Decreased serum bilirubin is associated with arterial stiffness in men.

Research paper by Y Y Li, S-y SY Meng, C-c CC Meng, W-g WG Yu, R-t RT Wang

Indexed on: 29 Nov '11Published on: 29 Nov '11Published in: Nutrition, Metabolism & Cardiovascular Diseases


The brachial-ankle pulse wave velocity (baPWV) is a marker for early atherosclerotic changes. Serum total bilirubin (TB) is an effective antioxidant and has been associated with carotid intima-media thickness, cardiovascular disease, stroke and peripheral arterial disease, all of which may be caused by arteriosclerosis. This study aimed to investigate the association of TB with arterial stiffness.In this cross-sectional study, we investigated the relationship between TB and baPWV in 2207 participants (1331 men, 876 women) in a general health examination. Different metabolic parameters were compared across TB quartiles. Age-adjusted mean values of baPWV gradually decreased with TB quartiles in men (Q1 = 1348, Q2 = 1266, Q3 = 1215, and Q4 = 1154 cm/s). However, the age-adjusted means of baPWV had no significance in women according to TB quartiles.

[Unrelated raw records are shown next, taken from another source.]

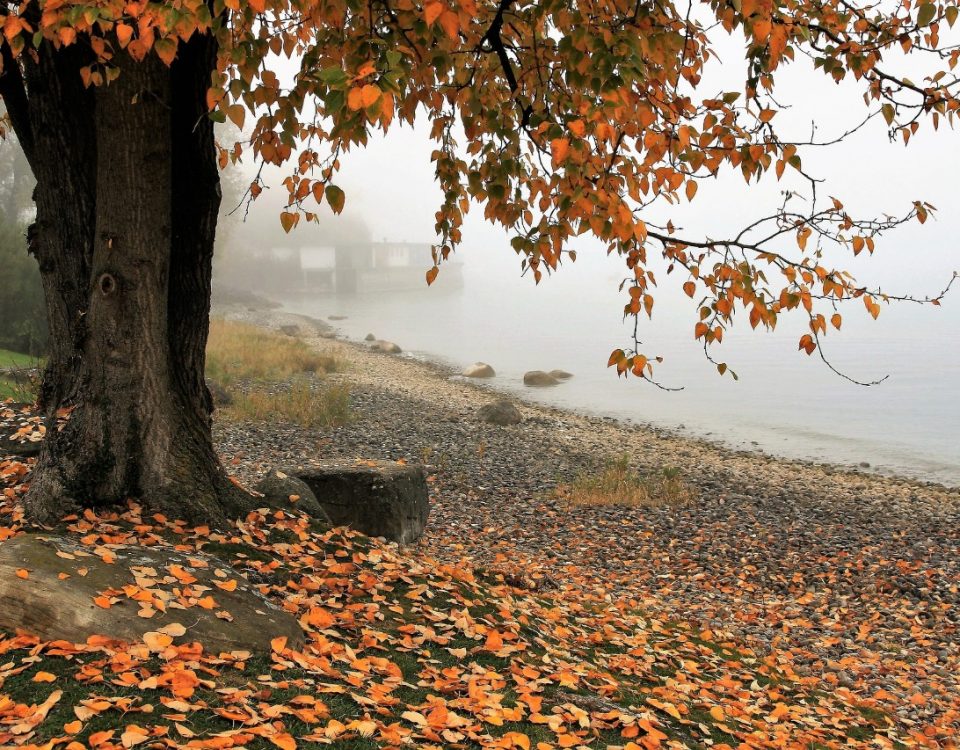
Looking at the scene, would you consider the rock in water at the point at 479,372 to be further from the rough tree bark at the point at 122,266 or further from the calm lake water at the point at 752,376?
the rough tree bark at the point at 122,266

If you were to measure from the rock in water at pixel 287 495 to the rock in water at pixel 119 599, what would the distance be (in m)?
2.22

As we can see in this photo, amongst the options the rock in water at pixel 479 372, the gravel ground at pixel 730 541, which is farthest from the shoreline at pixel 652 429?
the gravel ground at pixel 730 541

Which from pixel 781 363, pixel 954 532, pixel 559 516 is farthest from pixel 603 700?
pixel 781 363

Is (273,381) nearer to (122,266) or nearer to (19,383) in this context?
(19,383)

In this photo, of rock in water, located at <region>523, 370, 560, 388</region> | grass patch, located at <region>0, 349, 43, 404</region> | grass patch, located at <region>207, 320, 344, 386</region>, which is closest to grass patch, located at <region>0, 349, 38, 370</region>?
grass patch, located at <region>0, 349, 43, 404</region>

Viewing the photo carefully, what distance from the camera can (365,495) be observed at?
9531 millimetres

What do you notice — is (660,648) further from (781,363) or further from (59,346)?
(781,363)

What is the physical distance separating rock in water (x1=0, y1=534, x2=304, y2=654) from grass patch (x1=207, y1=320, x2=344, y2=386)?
15.5m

Univariate analysis showed that age, smoking status, BMI, SBP, DBP, AST, ALT, GGT, TB, TG, and HDL-C were significantly associated with baPWV in men, whereas only age, BMI, SBP, DBP, TG and FPG were significantly associated with baPWV in women. In addition, BMI, SBP, TB, age, TG, and AST were significant factors in the multivariate model with baPWV in men; only BMI and FPG were significant factors with baPWV in women.The findings show that serum total bilirubin concentration is negatively correlated to arterial stiffness in Chinese men. Early detection of abnormal bilirubin levels could potentially serve as an early biomarker for arterial stiffness.